• **EXTRAIT DU TEXTE**
<<<<
Mais pour l'instant, ils sont très peu nombreux à avoir quitté les centres de transit. Ils sont presque pleins et ne sont pas équipés pour accueillir les gens sur la durée. Il faudrait vraiment que l'on puisse les améliorer pour qu'il y ait le minimum en termes d'hygiène et d'accès à l'eau. C'est ce que nous faisons avec évidemment les autres agences de l'ONU, les ONG, pour venir en aide au ministère tchadien des Affaires sociales qui est notamment présent dans ces centres de transit.
Pourquoi ne peuvent-ils toujours pas quitter ces centres de transit ? Est-ce que c'est difficile de trouver leurs communautés ou leurs familles d'origine?
>>>>
• **LIGNES FOURNIES**
<<<<
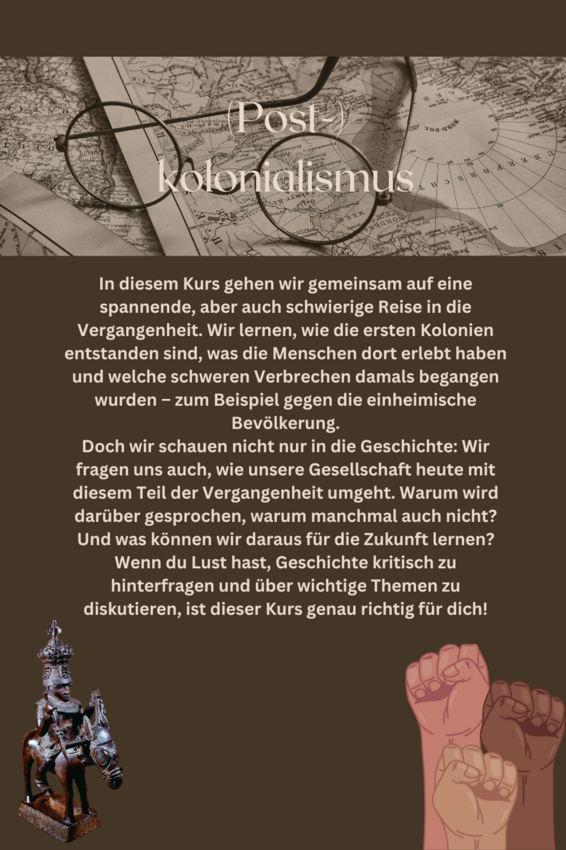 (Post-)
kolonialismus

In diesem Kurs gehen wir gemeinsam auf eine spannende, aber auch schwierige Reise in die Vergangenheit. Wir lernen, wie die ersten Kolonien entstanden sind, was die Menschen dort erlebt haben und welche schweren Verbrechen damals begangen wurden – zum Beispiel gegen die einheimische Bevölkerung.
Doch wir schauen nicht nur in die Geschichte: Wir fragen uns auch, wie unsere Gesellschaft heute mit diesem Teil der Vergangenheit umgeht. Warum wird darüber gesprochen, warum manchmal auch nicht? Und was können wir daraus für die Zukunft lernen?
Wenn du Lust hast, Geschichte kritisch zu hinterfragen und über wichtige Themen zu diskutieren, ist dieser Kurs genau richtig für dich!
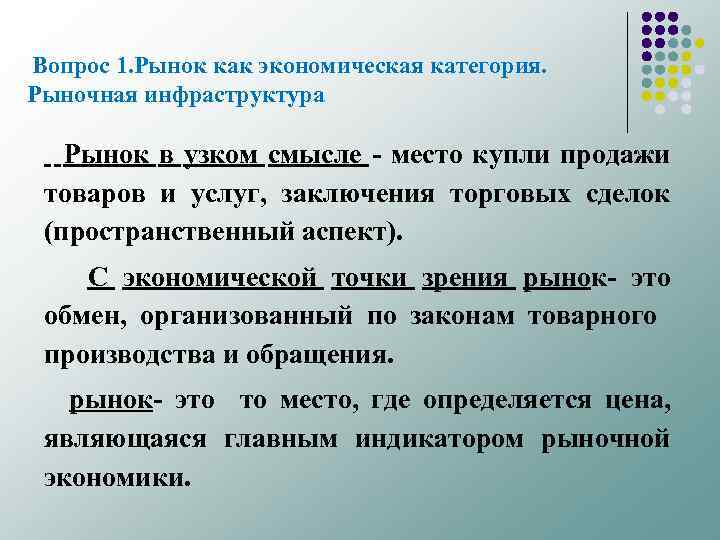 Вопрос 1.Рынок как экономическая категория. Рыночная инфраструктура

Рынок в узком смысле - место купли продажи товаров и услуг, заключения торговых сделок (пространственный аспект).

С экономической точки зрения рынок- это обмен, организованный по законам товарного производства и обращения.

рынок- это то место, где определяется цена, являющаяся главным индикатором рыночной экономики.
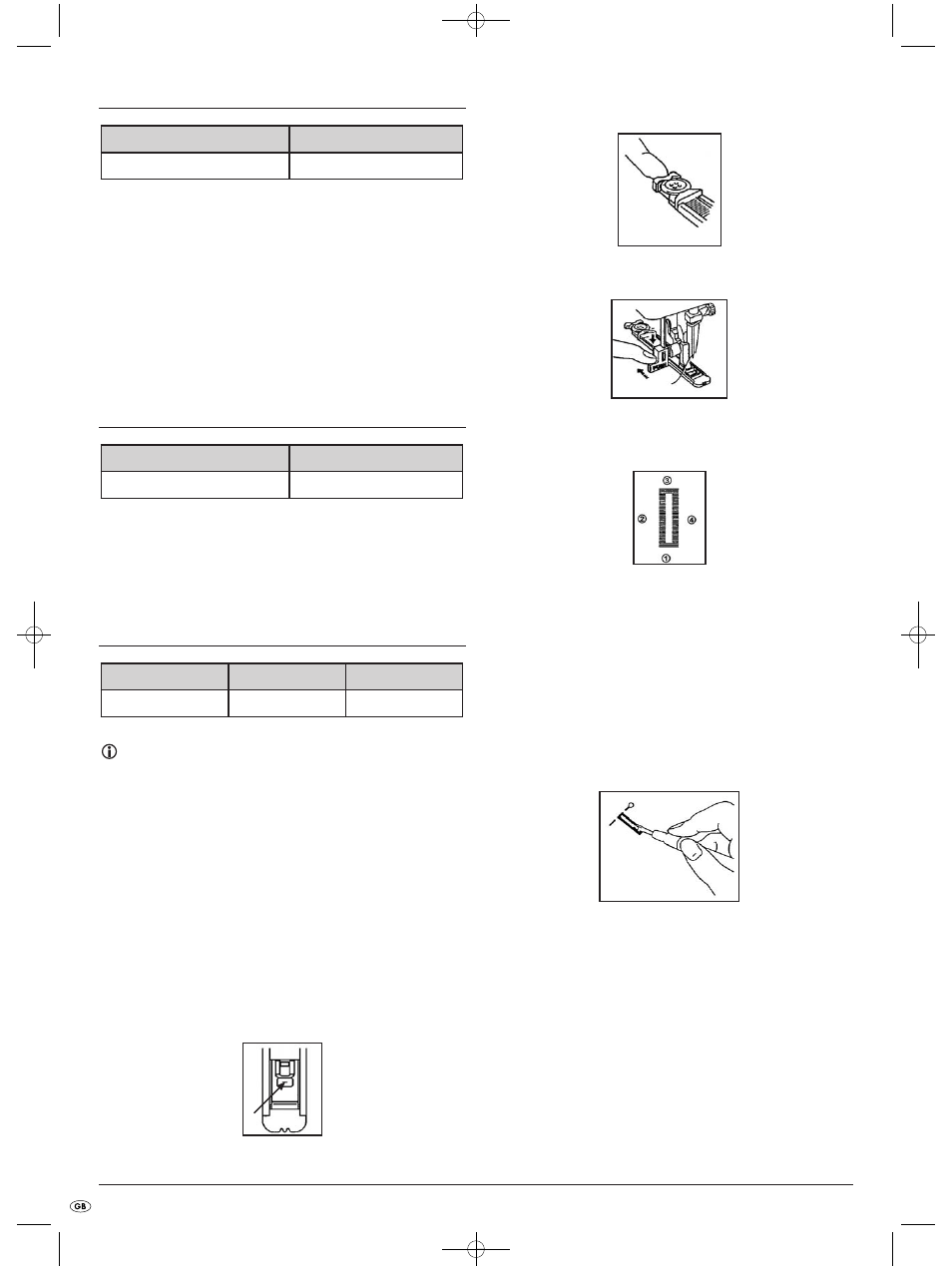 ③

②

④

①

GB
>>>>
• **CONSIGNES DE L'EXERCICE**
**A.** Citez, s'il vous plaît, l'extrait sur les centres de transit entre « Mais pour l'instant, ils » et « ces centres de transit. », bornes comprises.
**B.** D'après l'extrait sur les centres de transit, les affirmations suivantes sont-elles exactes ? Répondez par oui ou par non en citant les mots décisifs de l'extrait. (i) Les centres de transit sont presque pleins. (ii) Les centres de transit sont équipés pour accueillir les gens sur la durée. (iii) Le ministère tchadien des Affaires sociales est présent dans ces centres de transit.
Les lignes forment un matériau à part, distinct de l'extrait.

• **CORRIGÉ DÉTAILLÉ**
**A.**
Mais pour l'instant, ils sont très peu nombreux à avoir quitté les centres de transit. Ils sont presque pleins et ne sont pas équipés pour accueillir les gens sur la durée. Il faudrait vraiment que l'on puisse les améliorer pour qu'il y ait le minimum en termes d'hygiène et d'accès à l'eau. C'est ce que nous faisons avec évidemment les autres agences de l'ONU, les ONG, pour venir en aide au ministère tchadien des Affaires sociales qui est notamment présent dans ces centres de transit.

**B.**
(i) Oui : « Ils sont presque pleins ».
(ii) Non : « ne sont pas équipés pour accueillir les gens sur la durée ».
(iii) Oui : « ministère tchadien des Affaires sociales qui est notamment présent dans ces centres de transit ».